Different day, same game. Pirates have an early chance to pile runs on the Cubs starter (Greg Maddux today) and come up a key hit short of a rally (instead of 4 or 5 runs in the 2nd, they get two). The Cubs then slowly come back and tie the game up (this time thanks mostly to the Pirates inability to play in the field). Today Mark Redman had trouble in the 7th and worked out of a jam with no runs scoring. Again, like with Kip Wells yesterday only an inning later, Lloyd brings him for one more inning (much to the dismay of every single Pirates fan watching and pretty much most of the Pirates themselves I'd guess) and loses the game. When Lloyd moves to double switch, he again moves Mackowiak to third and puts Sanchez at second base, keeping Bobby Hill on the bench yet again. Sanchez rewarded him with a groundout. The next time the pitchers spot came up was the 9th, as the tying run. Bobby Hill isn't even in the dugout at this point. Daryle Ward hits into a double play, game over (to the surprise of absolutely nobody).

Two days in a row, two games where the general feel was that if the Pirates had put forth any effort at all they would've won. Today a run scored while Matt Lawton let a single bounce past him, Ty Wigginton let a scorcher off the bat of GREG MADDUX handcuff him at third (if a scorcher is a slow ground ball), and the Pirates only rally was started with Mark Redman's 3rd career hit. That's right, Maddux put down 10 hitters in a row from the end of the second through the sixth, but somehow Mark Redman figured him out.

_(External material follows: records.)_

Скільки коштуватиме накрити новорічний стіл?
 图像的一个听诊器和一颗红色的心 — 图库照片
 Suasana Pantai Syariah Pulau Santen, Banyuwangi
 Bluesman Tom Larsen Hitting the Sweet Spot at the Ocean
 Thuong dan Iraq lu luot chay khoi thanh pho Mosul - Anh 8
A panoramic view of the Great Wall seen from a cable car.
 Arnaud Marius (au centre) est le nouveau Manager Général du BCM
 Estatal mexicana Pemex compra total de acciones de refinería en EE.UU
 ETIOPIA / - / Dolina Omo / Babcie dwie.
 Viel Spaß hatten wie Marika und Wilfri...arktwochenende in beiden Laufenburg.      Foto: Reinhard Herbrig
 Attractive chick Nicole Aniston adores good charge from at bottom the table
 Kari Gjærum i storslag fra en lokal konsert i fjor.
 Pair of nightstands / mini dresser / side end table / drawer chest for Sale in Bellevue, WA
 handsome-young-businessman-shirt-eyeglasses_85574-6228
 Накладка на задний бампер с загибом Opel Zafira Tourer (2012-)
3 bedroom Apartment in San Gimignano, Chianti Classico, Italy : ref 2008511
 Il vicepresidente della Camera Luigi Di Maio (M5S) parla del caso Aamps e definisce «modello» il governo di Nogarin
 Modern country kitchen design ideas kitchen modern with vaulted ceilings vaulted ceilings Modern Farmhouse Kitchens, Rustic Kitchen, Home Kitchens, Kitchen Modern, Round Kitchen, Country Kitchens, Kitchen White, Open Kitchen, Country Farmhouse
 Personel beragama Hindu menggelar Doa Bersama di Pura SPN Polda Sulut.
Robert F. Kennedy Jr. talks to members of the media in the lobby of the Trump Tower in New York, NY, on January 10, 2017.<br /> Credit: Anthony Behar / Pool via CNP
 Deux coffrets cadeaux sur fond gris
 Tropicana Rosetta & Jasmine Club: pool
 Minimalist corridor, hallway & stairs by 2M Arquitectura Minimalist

Today's only highlight: Greg Maddux smashes a ball past Wigginton (a separate occasion from Wigg's error) and casually jogs around first and into second, only to be thrown out by Jack Wilson (who had no business being near the ball, but is apparently one of two Pirates showing effort lately) by about 15 feet. Bob Walk immediately follows that with, "Greg, if that's all the faster you can run, your double hitting days are over."